• [Extrait choisi]

>>

S’il vous faut un prétexte pour un city trip à Rome, allez vous nettoyer les yeux, le cœur et la mémoire avec l’exposition Marcello Mastroianni, qui vient de s’ouvrir au Museo dell’Ara Pacis (jusqu’au 17 février 2019).

Pas seulement pour alimenter la nostalgie des années soixante mais aussi pour retrouver cette Italie que l’on aime et qui s’aime, loin de ce pays en pleine convulsions où le vibrionnaire Salvini a remplacé, en pire, Berlusconi, le petit arrangeur. Le haineux défenseur de l’esclusione a pris la place du maître de la combinazione.

Fellini (qui a dirigé cinq fois Mastroianni) disait à un de ses distributeurs belges, M. Luel, que le cinéma italien depuis la fin de la guerre a permis à ses compatriotes d’oublier Mussolini. Un cinéma d’une incroyable richesse mêlant comédies, films sociaux ou politiques et œuvres poétiques. Et qui a vraiment contribué, croyait-on, à façonner l’Italien de la fin du vingtième siècle grâce à la culture pendant que l’économie tournait à plein régime.

Les personnages incarnés à l’écran par Mastroianni, mais aussi par Gassman, Manfredi et les autres, sont en effet à des années lumières des petites frappes qui défilaient au pas de l’oie devant le Duce ou exécutaient ses basses œuvres. (Une dictature qui a tout de même écrasé la péninsule pendant vingt ans).

<<

• [Données enregistrées]
>>

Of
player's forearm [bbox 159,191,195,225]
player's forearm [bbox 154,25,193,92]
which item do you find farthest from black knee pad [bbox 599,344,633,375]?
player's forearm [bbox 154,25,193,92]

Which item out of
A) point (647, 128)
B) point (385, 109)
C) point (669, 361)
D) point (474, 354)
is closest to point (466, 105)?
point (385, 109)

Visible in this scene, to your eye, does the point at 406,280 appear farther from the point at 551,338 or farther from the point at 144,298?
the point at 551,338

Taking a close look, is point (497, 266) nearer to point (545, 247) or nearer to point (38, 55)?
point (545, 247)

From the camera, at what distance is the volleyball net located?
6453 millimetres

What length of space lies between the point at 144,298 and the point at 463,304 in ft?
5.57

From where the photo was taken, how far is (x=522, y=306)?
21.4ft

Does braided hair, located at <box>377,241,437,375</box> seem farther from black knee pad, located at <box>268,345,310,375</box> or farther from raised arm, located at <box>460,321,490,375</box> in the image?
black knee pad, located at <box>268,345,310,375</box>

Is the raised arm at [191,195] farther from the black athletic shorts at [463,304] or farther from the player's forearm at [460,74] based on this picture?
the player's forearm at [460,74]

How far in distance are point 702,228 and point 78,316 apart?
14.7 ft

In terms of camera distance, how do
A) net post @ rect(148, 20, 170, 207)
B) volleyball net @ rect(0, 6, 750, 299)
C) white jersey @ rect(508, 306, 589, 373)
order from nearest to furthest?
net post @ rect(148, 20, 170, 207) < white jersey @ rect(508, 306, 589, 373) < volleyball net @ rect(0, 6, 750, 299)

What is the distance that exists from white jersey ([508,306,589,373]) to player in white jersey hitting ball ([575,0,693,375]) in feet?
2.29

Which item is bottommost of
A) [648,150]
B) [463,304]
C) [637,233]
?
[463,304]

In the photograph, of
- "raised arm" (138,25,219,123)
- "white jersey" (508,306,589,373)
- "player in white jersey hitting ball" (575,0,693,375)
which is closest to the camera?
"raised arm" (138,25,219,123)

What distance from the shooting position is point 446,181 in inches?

<<

• [Tâche 1]
Répondez à ces questions d'après l'extrait choisi :
(a) Dans quel musée se tient l'exposition Marcello Mastroianni, et jusqu'à quelle date ?
(b) Combien de fois Fellini a-t-il dirigé Mastroianni ?
(c) Pendant combien d'années la dictature a-t-elle écrasé la péninsule ?
• [Tâche 2] Résumez l'extrait choisi en deux phrases.

• [Résultat 1]
(a) Au Museo dell'Ara Pacis, jusqu'au 17 février 2019.
(b) Cinq fois.
(c) Pendant vingt ans.

• [Résultat 2] L'exposition Marcello Mastroianni, ouverte au Museo dell'Ara Pacis à Rome jusqu'au 17 février 2019, permet de retrouver une Italie qu'on aime, loin d'un pays en convulsions où Salvini a remplacé Berlusconi en pire. Selon Fellini, le cinéma italien d'après-guerre, d'une incroyable richesse, a permis aux Italiens d'oublier Mussolini, et les personnages joués par Mastroianni, Gassman ou Manfredi sont à des années-lumière des petites frappes du Duce.